EXERCISE GOAL. Update the listing below by changing every "rear door" to "back door" and keeping everything else the same, and leave the pictures out of your answer.

SOURCE MATERIAL.

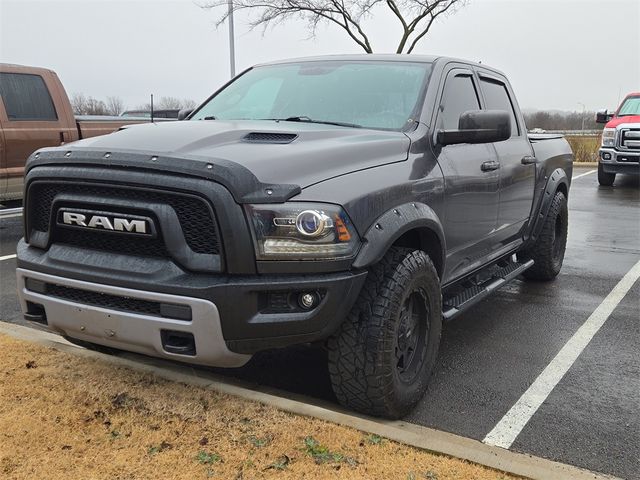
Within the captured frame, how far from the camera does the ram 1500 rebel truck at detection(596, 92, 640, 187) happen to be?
14.1 metres

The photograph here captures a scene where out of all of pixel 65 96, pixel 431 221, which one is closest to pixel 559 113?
pixel 65 96

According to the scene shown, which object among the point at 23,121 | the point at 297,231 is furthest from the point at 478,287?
the point at 23,121

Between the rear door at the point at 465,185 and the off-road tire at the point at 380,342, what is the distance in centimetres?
69

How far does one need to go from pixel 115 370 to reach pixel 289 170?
1641 millimetres

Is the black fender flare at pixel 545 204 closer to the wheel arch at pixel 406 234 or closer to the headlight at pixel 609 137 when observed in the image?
the wheel arch at pixel 406 234

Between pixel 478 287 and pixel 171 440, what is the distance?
2459 millimetres

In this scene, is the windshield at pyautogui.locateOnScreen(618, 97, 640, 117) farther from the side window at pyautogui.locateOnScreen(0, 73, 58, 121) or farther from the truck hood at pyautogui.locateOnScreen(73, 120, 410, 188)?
the truck hood at pyautogui.locateOnScreen(73, 120, 410, 188)

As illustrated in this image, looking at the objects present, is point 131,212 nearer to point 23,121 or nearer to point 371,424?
point 371,424

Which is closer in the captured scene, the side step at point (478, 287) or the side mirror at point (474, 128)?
the side mirror at point (474, 128)

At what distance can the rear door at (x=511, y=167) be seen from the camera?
4.57 m

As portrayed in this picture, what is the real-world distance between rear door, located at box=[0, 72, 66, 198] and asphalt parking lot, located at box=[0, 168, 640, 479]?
1923 mm

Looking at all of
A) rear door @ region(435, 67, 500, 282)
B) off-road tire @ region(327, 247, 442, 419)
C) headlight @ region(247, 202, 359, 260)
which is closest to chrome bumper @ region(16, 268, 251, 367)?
headlight @ region(247, 202, 359, 260)

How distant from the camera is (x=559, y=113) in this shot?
45.6 m

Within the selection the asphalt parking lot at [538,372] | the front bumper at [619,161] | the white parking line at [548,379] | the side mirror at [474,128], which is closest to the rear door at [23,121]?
the asphalt parking lot at [538,372]
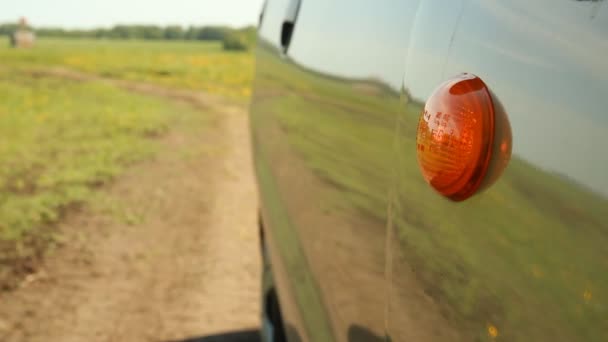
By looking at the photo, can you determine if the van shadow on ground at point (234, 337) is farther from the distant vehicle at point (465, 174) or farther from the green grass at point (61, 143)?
the green grass at point (61, 143)

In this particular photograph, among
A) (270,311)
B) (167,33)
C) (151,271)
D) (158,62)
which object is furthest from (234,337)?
(167,33)

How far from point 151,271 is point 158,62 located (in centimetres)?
3433

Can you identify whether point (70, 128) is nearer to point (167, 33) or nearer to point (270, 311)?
point (270, 311)

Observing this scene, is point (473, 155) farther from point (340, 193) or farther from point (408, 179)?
point (340, 193)

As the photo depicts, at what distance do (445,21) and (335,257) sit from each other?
673mm

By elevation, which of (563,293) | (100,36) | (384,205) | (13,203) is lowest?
(100,36)

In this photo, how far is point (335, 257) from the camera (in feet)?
5.65

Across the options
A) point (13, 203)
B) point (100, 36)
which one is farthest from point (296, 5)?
point (100, 36)

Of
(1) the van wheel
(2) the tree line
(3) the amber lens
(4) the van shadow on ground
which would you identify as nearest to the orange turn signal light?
(3) the amber lens

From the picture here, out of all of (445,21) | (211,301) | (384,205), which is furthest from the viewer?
(211,301)

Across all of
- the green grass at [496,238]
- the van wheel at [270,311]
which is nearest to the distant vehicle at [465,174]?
the green grass at [496,238]

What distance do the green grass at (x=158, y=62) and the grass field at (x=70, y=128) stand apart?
0.24ft

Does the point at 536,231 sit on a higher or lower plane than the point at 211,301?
higher

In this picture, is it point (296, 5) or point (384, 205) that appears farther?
point (296, 5)
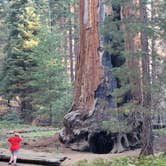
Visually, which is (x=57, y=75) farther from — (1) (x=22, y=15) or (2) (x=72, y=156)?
(2) (x=72, y=156)

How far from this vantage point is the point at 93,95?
1928 cm

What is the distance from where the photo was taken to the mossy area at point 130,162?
1265 centimetres

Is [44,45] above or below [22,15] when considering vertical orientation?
below

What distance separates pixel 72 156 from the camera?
54.9 ft

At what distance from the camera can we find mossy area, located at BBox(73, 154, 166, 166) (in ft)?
41.5

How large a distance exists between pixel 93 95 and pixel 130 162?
5991 millimetres

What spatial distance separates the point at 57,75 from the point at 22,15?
6696 millimetres

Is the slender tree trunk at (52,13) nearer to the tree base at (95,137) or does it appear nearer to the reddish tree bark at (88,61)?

RESULT.
Within the captured frame, how far from the camera does the ram 1500 rebel truck at detection(596, 92, 640, 187) happen to be?
14.1 metres

The photograph here captures a scene where out of all of pixel 65 96, pixel 431 221, which one is closest to pixel 559 113?
pixel 65 96

According to the scene shown, which object among the point at 23,121 | the point at 297,231 is furthest from the point at 478,287?
the point at 23,121

Between the back door at the point at 465,185 and the off-road tire at the point at 380,342, what is the distance in centimetres?
69

How far does one need to go from pixel 115 370 to reach pixel 289 170?
1641 millimetres

Is the black fender flare at pixel 545 204 closer to the wheel arch at pixel 406 234 or closer to the headlight at pixel 609 137 when observed in the image?
the wheel arch at pixel 406 234

Between pixel 478 287 and pixel 171 440, what is the distance?
2459 millimetres

In this scene, is the windshield at pyautogui.locateOnScreen(618, 97, 640, 117) farther from the side window at pyautogui.locateOnScreen(0, 73, 58, 121) or farther from the truck hood at pyautogui.locateOnScreen(73, 120, 410, 188)?
the truck hood at pyautogui.locateOnScreen(73, 120, 410, 188)

As illustrated in this image, looking at the objects present, is point 131,212 nearer to point 23,121 or nearer to point 371,424?
point 371,424

Which is closer in the captured scene, the side step at point (478, 287) or the side mirror at point (474, 128)?
the side mirror at point (474, 128)

At what distance can the back door at (x=511, y=167) be seen from the camera?
4.57 m

As portrayed in this picture, what is the real-world distance between back door, located at box=[0, 72, 66, 198] and asphalt parking lot, located at box=[0, 168, 640, 479]?
1923 mm

Looking at all of
A) back door @ region(435, 67, 500, 282)
B) off-road tire @ region(327, 247, 442, 419)
C) headlight @ region(247, 202, 359, 260)
which is closest to chrome bumper @ region(16, 268, 251, 367)?
headlight @ region(247, 202, 359, 260)

How distant from the camera is (x=559, y=113) in this shot?
45.6 m

Within the selection the asphalt parking lot at [538,372] | the front bumper at [619,161] | the white parking line at [548,379] | the side mirror at [474,128], which is closest to the back door at [23,121]?
the asphalt parking lot at [538,372]
By looking at the photo, can you determine if the van shadow on ground at point (234, 337) is farther from the distant vehicle at point (465, 174) or farther from the green grass at point (61, 143)?
the green grass at point (61, 143)

In this particular photograph, among
A) (270,311)
B) (167,33)
C) (151,271)
D) (158,62)
which object is furthest from (234,337)?
(167,33)

How far from point 151,271 is point 158,62 located (in centimetres)?
3433

Can you identify whether point (70, 128) is nearer to point (167, 33) or nearer to point (270, 311)?
point (270, 311)

Observing this scene, is point (473, 155) farther from point (340, 193) or farther from point (408, 179)?
point (340, 193)

As the photo depicts, at what distance do (445,21) and (335,257) sit from each other?
673mm

By elevation, which of (563,293) | (100,36) | (384,205) | (13,203) is lowest?
(100,36)

In this photo, how far is point (335, 257) from the camera (in feet)?
5.65

Across the options
A) point (13, 203)
B) point (100, 36)
which one is farthest from point (296, 5)?
point (100, 36)

Of
(1) the van wheel
(2) the tree line
(3) the amber lens
(4) the van shadow on ground
which would you identify as nearest to the orange turn signal light?
(3) the amber lens

From the picture here, out of all of (445,21) | (211,301) | (384,205), which is furthest from the viewer?
(211,301)

Across all of
- the green grass at [496,238]
- the van wheel at [270,311]
which is nearest to the distant vehicle at [465,174]?
the green grass at [496,238]

What distance do the green grass at (x=158, y=62) and the grass field at (x=70, y=128) stand apart?
0.24ft

Does the point at 536,231 sit on a higher or lower plane than the point at 211,301?
higher

In this picture, is it point (296, 5) or point (384, 205) that appears farther?
point (296, 5)
Visually, which is (x=57, y=75) farther from — (1) (x=22, y=15) or (2) (x=72, y=156)?
(2) (x=72, y=156)

How far from this vantage point is the point at 93,95?
1928 cm

What is the distance from where the photo was taken to the mossy area at point 130,162?
1265 centimetres

Is [44,45] above or below [22,15] when considering vertical orientation?
below

What distance separates pixel 72 156 from the camera?
54.9 ft

At what distance from the camera can we find mossy area, located at BBox(73, 154, 166, 166) (in ft)?
41.5

How large a distance exists between pixel 93 95 and pixel 130 162?
5991 millimetres

What spatial distance separates the point at 57,75 from the point at 22,15?
6696 millimetres

Is the slender tree trunk at (52,13) nearer to the tree base at (95,137) or does it appear nearer to the reddish tree bark at (88,61)?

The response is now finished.